What it means: That try as they might, the Yankees and Orioles can't seem to shake one another. The Orioles beat the Rays on another walk-off Thursday afternoon, so naturally the Yankees came back with this tidy 2-0 win tonight to keep pace in the American League East. Another bad RISP night -- 1-for-9 -- was more than offset by an outstanding starting pitching performance.
Phil up: It wasn't Phil Hughes' best outing of the season -- that would be his complete game against the Tigers back in June -- but it certainly was his best in two months and could not have come at a better time for the Yankees. Facing an admittedly weak Boston lineup that was missing Dustin Pedroia (whose wife gave birth to their second son today), Hughes took a shutout into the eighth inning, allowing five hits, walking no one and striking out seven. Hughes killed the Red Sox with changeups in August, but tonight it was all heat; all of his seven K's came on his four-seamer.
Capt. Crawl: As he insisted he would Wednesday night, Derek Jeter played, but he looked far from 100 percent healthy. In his first three at-bats as the designated hitter, Jeter grounded out twice and flied out -- and jog-walked slowly back to the dugout each time, looking as if he was trying very hard not to limp.
Derek, say hey to Willie: Despite playing on one good leg, Jeter reached another milestone tonight, pulling even with Willie Mays for 10th place on baseball's all-time hit list with a seventh-inning single that drove in the Yankees' second run of the game. Once again, Jeter was the only Yankee to come up with a timely hit -- his was the team's first of the night with runners in scoring position.
RISP aversion: When the Yankees loaded the bases with none out in the fourth, the Red Sox had them right where they wanted 'em. Although they got one run home on Andruw Jones' sac fly, that was it as Curtis Granderson lined into an unassisted double play to end the inning. And when they got a one-out double in the fifth from Eduardo Nunez, he could go no further than third after groundouts by Jeter and Nick Swisher.
Grand tour: Granderson had to go what looked like a quarter-mile to run down Scott Podsednik's drive and then brace himself with his hands to stop from running headlong into the iron service gate in the center-field fence at Fenway for a spectacular first-inning putout.
A-Rod scoots past 'Scooter,' ties 'The Horse': When Alex Rodriguez scored the first run of the game on Jones' sacrifice fly, he passed Phil Rizzuto for sole possession of 18th place on the all-time Yankees runs scored list (889) and tied Lou Gehrig for ninth place on MLB's all-time list (1,888).

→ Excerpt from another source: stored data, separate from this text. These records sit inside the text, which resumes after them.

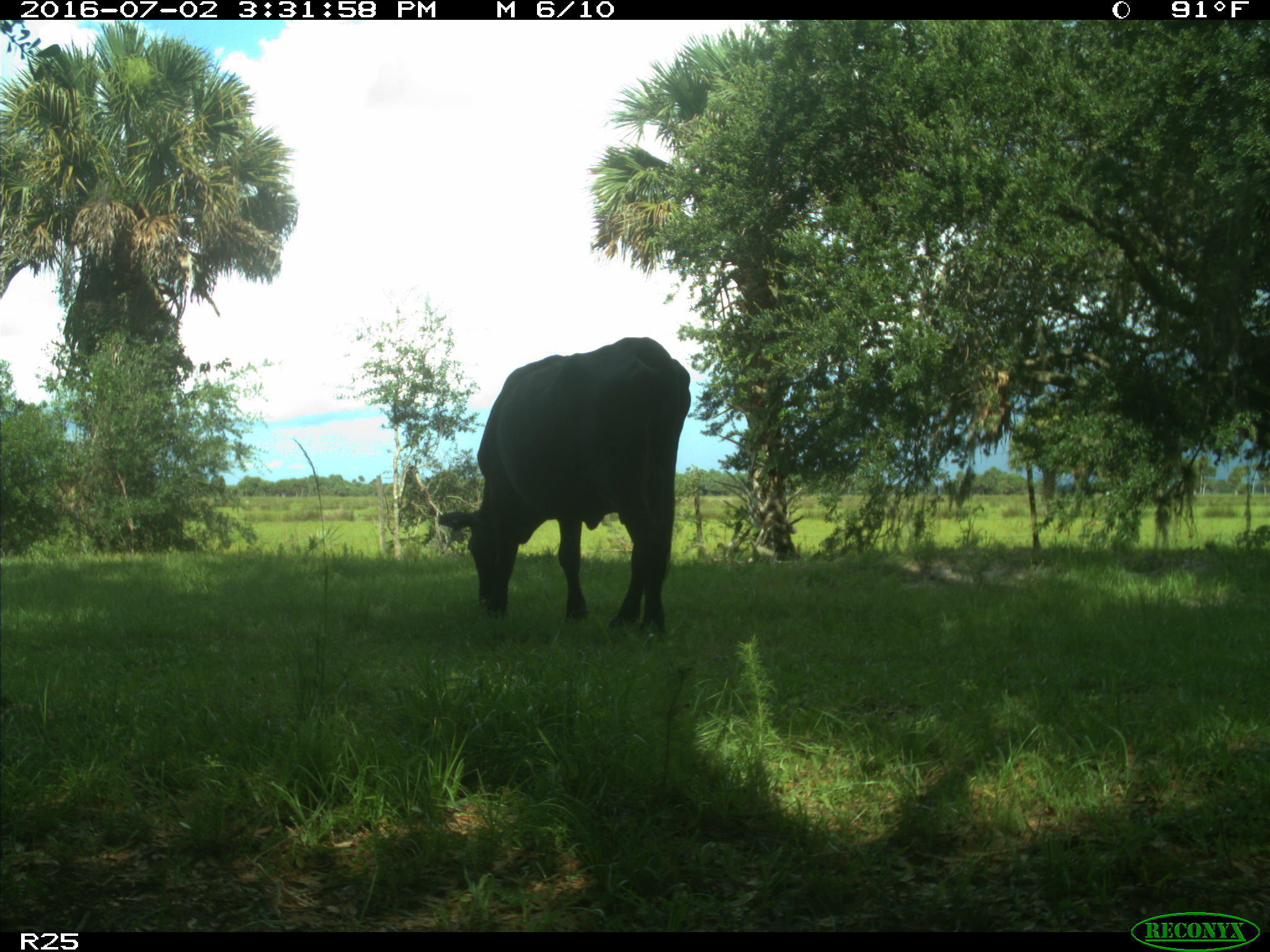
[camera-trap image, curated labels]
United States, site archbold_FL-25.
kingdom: Animalia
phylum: Chordata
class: Mammalia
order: Artiodactyla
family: Bovidae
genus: Bos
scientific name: Bos taurus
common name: domestic cow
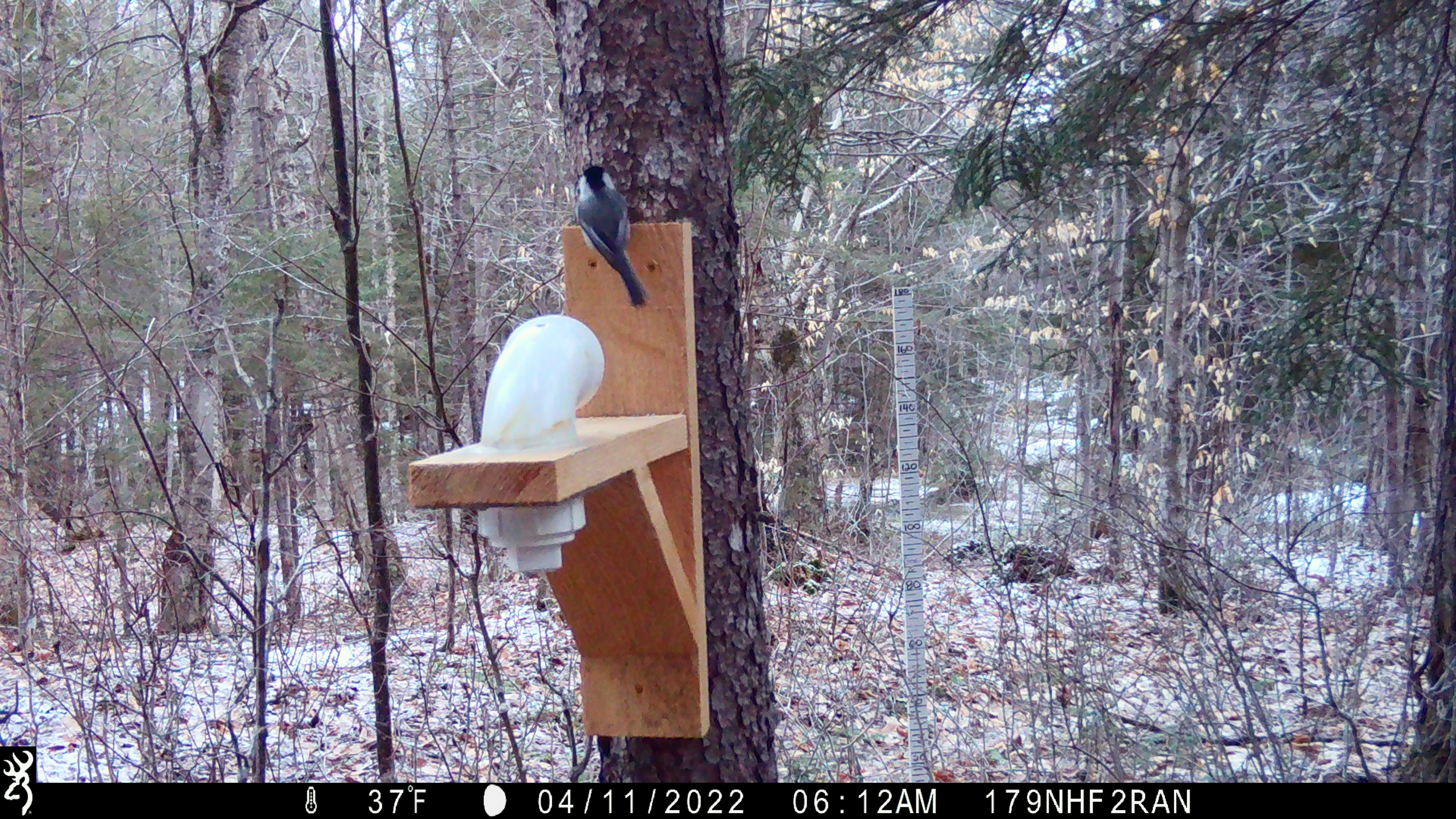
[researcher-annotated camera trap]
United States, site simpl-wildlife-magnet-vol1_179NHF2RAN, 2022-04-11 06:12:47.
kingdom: Animalia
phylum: Chordata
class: Aves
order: Passeriformes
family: Paridae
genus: Poecile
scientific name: Poecile atricapillus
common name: black-capped chickadee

Record night for Grandy, too: Granderson struck out three times and each time set a Yankees single-season record. Grandy made the mark his own last season with 169, a record he broke with two K's Wednesday night. He now has 173 -- one shy of his personal "best," set in 2006 as a Detroit Tiger.
Spark plug: Inserted at shortstop in place of Jeter, Nunez provided some kick to the lineup with a single and double in four at-bats. He also handled three chances flawlessly in the field.
What's next? A flight home followed by the start of the last big homestand of the year, nine games against the Tampa Bay Rays, Toronto Blue Jays and Oakland Athletics. CC Sabathia (13-5, 3.56 ERA) kicks off the festivities against the third-place Rays, fresh off their sweep at the hands of the Orioles, and their Cy Young candidate, LHP David Price (17-5, 2.54), on Friday night, first pitch at 7:05 ET.